*** Begin section ***

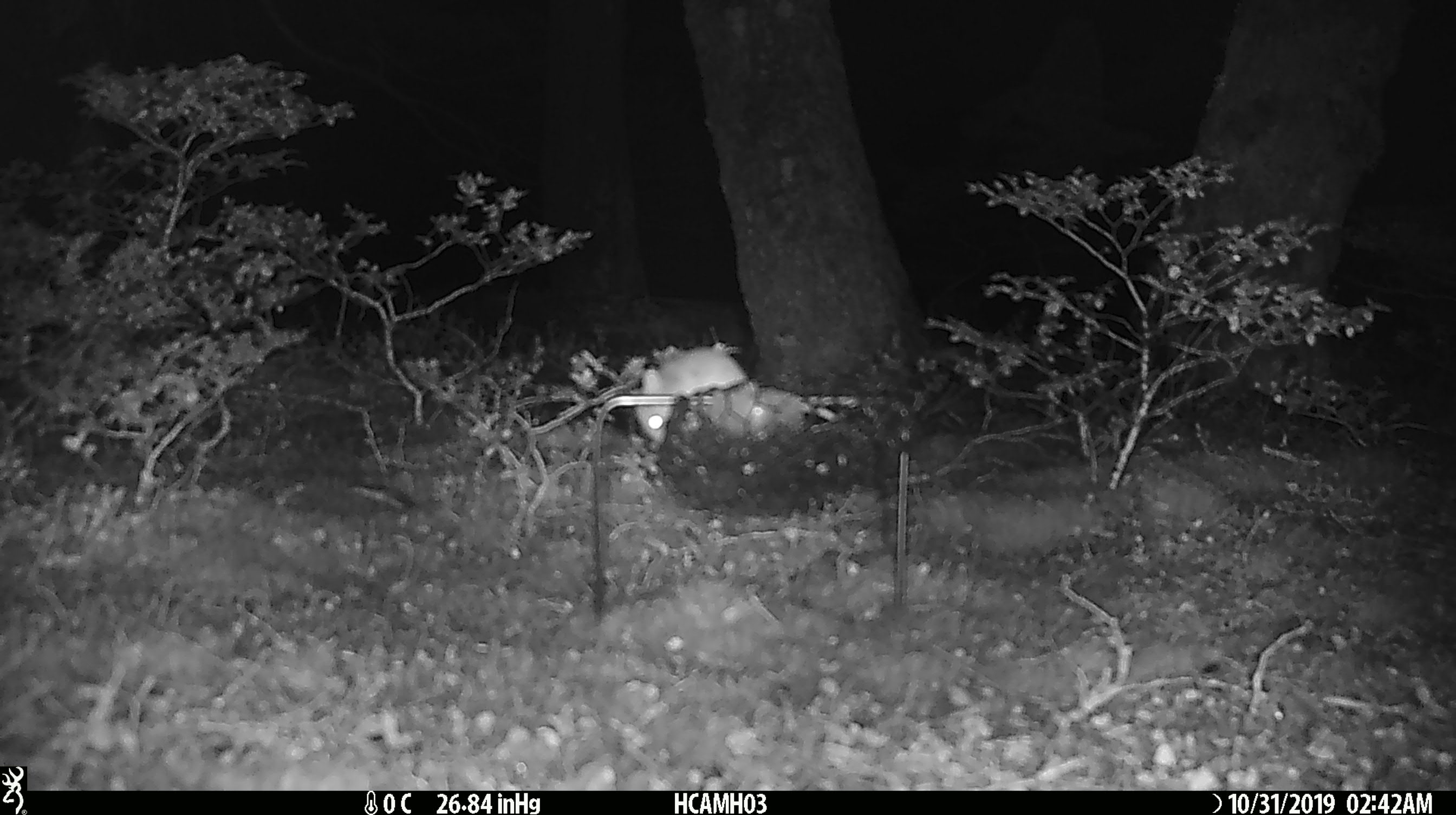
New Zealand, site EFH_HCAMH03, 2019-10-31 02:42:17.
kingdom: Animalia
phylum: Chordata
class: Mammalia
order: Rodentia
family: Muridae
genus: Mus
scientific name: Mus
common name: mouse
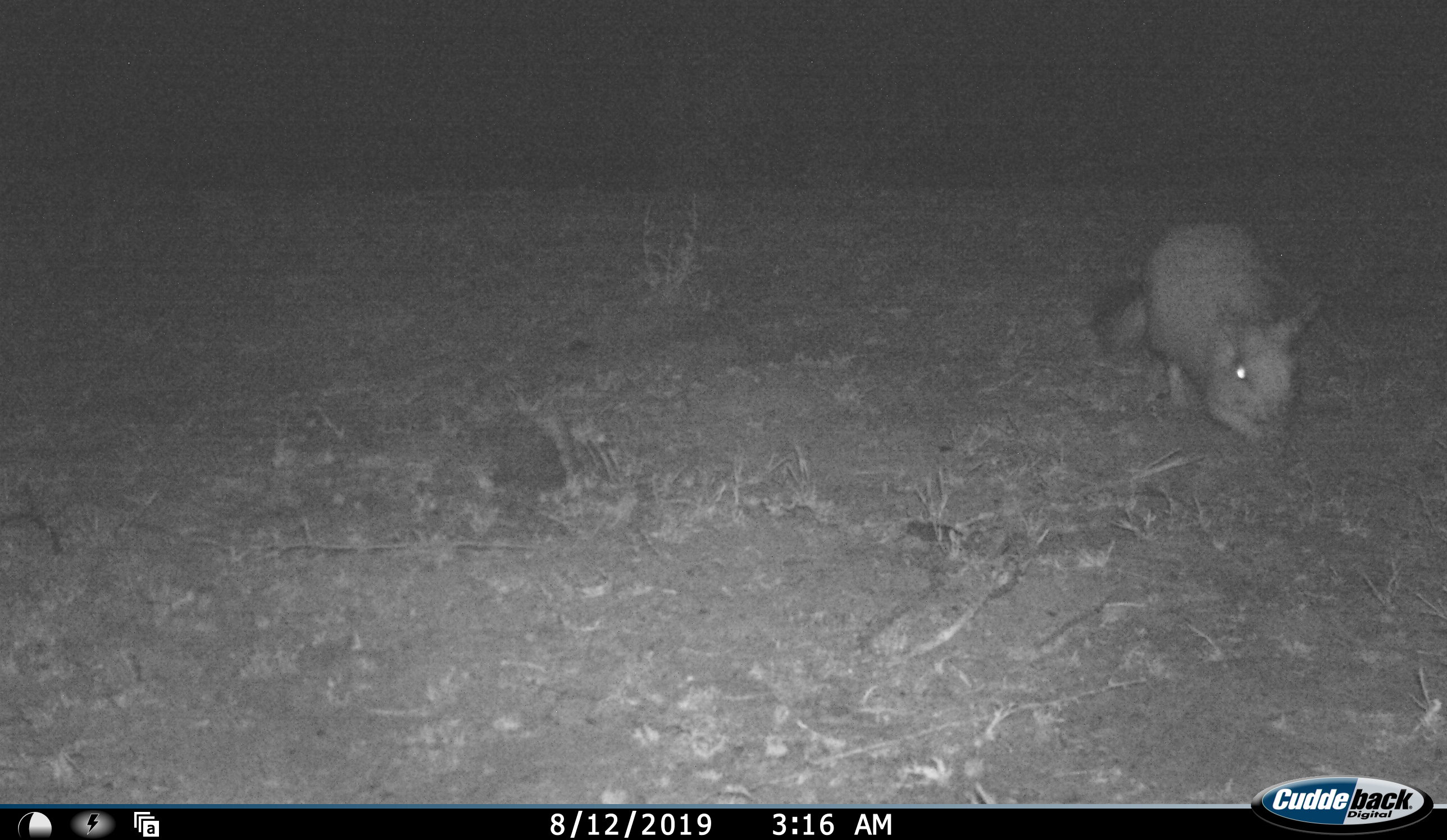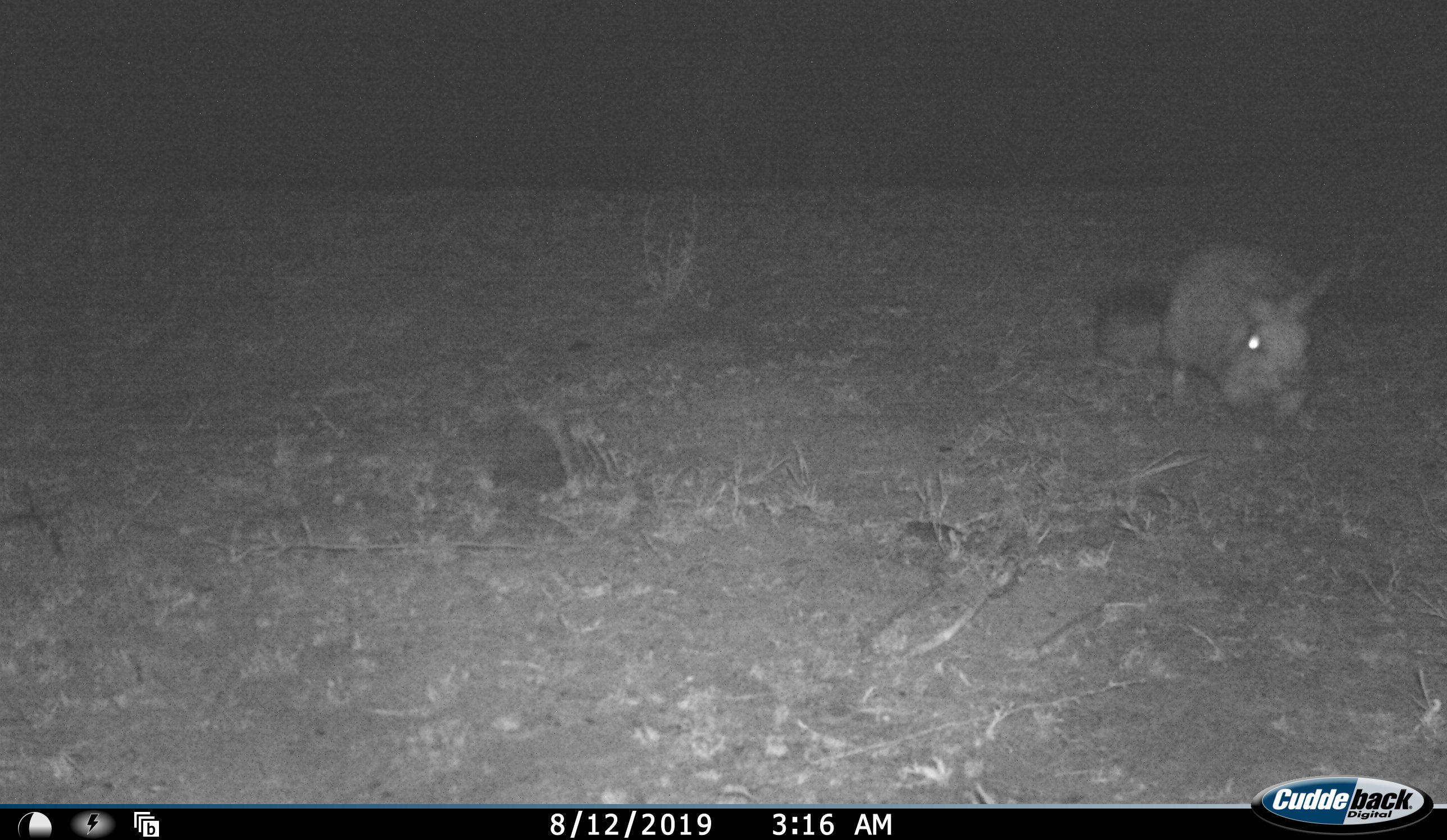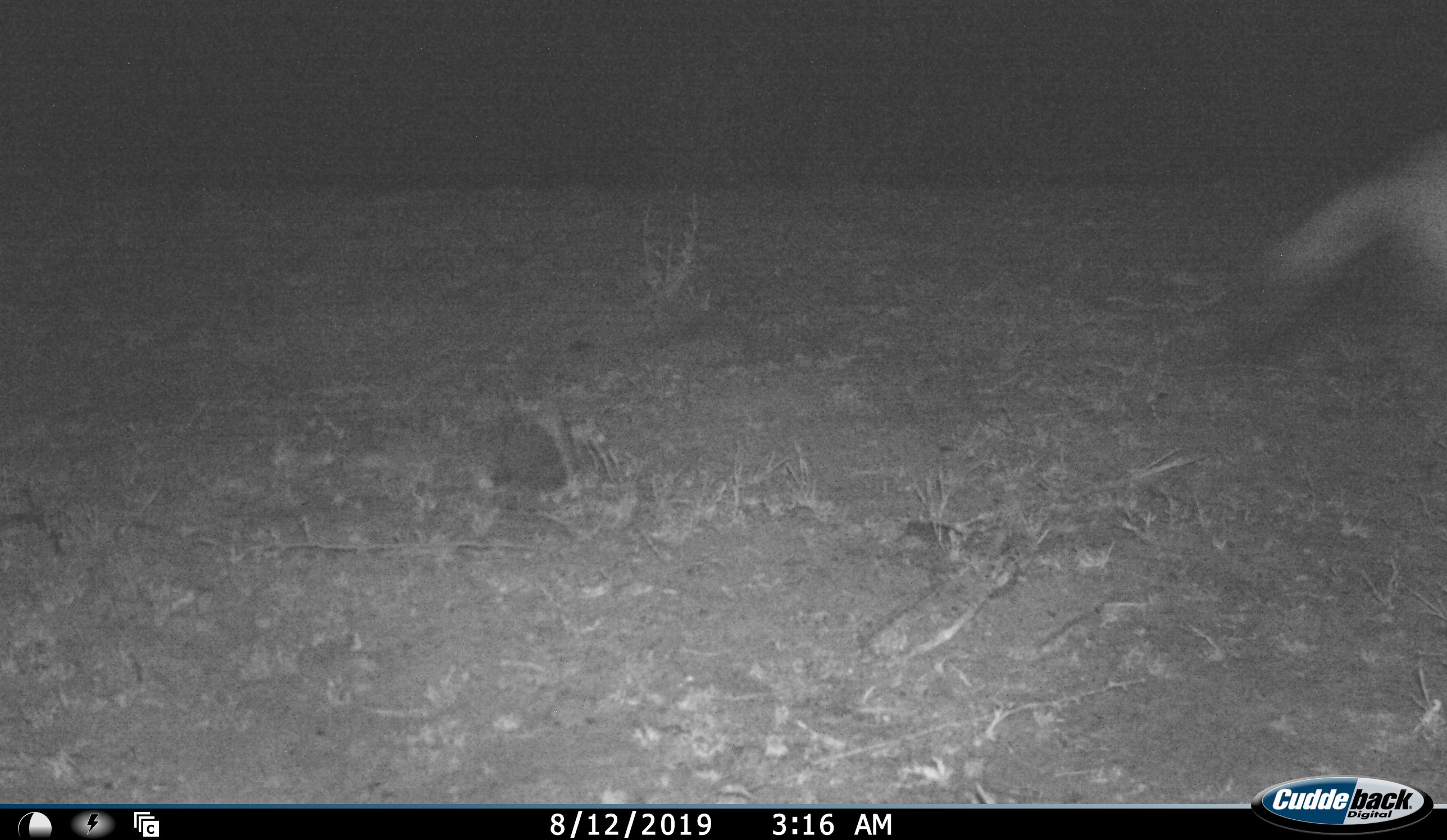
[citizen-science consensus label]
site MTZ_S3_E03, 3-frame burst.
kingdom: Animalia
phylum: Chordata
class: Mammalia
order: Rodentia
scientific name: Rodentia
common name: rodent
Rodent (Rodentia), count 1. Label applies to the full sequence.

*** End section ***

**What this task involves**
Write out every line, unchanged, from the one containing "site MTZ_S3_E03, 3-frame burst." through the closing line of the data.

**Response to this task**
site MTZ_S3_E03, 3-frame burst.
kingdom: Animalia
phylum: Chordata
class: Mammalia
order: Rodentia
scientific name: Rodentia
common name: rodent
Rodent (Rodentia), count 1. Label applies to the full sequence.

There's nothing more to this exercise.